The theology of Erasmus

It is remarkable that so little attention is paid to Erasmus at our Erasmus University. As the Erasmus Economics & Theology Institute, we therefore draw attention to the core of Erasmus' thought, his theology. In his theology, as well as in his personal life, Christ is the center. This is perhaps surprising, because Erasmus is usually praised for his pursuit of unarmed peace, tolerance, freedom of the intellect and of conscience. His struggle against religious fanaticism, hypocrisy and ecclesiastical show-off is also well known. Nevertheless, Erasmus put theology above philosophy. His attitude to life was fundamentally determined by his pursuit of eternal redemption and, related to this, a relationship with Christ.

Wetenschapscafé: Desiderius Erasmus Roterodamus anno nu

Erasmus makes this explicit in the Paraphrase, which is based on the Prologue of the Gospel of John. To be saved it is enough, says Erasmus, to believe what God Himself has made known in His Word through His disciples. Once incarnate, it pleased God to reveal things to these disciples. The philosophia Christi is "to hold fast to these things in simple faith." To worship Christ with a pure heart is true piety and religion.

The striving for a bond with Christ therefore resonates most in Erasmus' philosophia Christi. This doctrine starts with faith in Christ. Through that faith one can become free from earthly desires, live according to Christ's teachings and example, and thus develop virtues. Only then, according to Erasmus, is it possible to understand Christ as God's Word: as a Blueprint of cosmic laws and a Guideline for the good life at the same time.

Erasmus describes the humanistic method as the method most suitable for the development of the philosophia Christi:

"When I realized that this wholesome teaching is poured much purer and fresher from the streams of water and the springs themselves than from pools and brooks, I corrected the whole New Testament after the Greek—not by rash, leisurely labour, but by consulting many manuscripts in both languages and not just some manuscripts, but only the oldest and the best".

Erasmus wrote this to Pope Leo X. Of course Erasmus wanted to please the humanistic pope, adding that he had read commentaries and made notes to justify his corrections to the standard text of the New Testament.
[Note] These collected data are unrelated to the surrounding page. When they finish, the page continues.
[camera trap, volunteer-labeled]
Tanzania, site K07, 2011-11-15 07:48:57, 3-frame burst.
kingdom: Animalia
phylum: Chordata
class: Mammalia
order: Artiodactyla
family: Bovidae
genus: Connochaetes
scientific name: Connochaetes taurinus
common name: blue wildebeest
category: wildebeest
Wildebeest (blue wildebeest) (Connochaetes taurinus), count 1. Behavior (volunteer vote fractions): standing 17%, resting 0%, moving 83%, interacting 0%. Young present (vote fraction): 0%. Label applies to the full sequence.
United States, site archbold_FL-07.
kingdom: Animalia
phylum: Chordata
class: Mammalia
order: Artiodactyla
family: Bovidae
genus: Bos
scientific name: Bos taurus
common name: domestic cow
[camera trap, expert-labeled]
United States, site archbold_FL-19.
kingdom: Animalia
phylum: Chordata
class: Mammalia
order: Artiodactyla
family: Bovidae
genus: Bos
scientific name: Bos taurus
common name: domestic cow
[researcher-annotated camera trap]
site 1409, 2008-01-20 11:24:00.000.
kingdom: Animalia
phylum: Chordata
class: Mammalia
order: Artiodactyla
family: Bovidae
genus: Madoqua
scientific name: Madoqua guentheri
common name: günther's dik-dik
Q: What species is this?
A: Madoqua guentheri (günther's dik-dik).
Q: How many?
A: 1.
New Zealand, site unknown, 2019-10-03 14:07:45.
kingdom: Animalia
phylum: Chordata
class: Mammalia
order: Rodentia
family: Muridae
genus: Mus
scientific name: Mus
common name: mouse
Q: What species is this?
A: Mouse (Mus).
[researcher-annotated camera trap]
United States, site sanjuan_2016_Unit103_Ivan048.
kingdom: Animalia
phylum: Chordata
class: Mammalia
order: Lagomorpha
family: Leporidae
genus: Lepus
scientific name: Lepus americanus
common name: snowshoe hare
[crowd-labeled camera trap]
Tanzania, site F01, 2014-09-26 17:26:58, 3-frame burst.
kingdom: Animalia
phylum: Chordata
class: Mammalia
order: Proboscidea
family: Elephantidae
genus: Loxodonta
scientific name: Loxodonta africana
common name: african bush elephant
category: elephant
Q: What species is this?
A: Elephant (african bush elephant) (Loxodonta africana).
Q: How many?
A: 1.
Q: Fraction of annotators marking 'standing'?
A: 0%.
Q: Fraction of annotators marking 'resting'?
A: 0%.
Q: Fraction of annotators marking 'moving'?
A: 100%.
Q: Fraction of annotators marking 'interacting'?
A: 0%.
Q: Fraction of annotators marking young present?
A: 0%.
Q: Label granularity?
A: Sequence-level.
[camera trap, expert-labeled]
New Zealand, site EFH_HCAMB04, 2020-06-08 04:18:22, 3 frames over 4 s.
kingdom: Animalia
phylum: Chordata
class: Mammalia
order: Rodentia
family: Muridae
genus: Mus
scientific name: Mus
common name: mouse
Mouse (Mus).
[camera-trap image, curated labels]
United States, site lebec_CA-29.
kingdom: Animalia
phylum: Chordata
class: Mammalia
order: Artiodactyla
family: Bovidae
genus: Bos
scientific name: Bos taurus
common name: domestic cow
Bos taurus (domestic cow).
But he does not shy away from describing humanism as a means of building up the philosophia Christi. It's not the other way around. The return ad fontes mainly involved a study of the books of the evangelists and apostles, books which Erasmus describes as "the purest sources", "much easier than Aristotle's philosophy from thorny tomes".

Religion and philosophy went together for Erasmus. But when insights from theology and philosophy clashed, philosophy was subordinate to his striving to discover the truth of the Word, as encountered in a relation with Christ. The ancient sources were the servant of the New Testament. It was not the other way around for Erasmus, the theologian.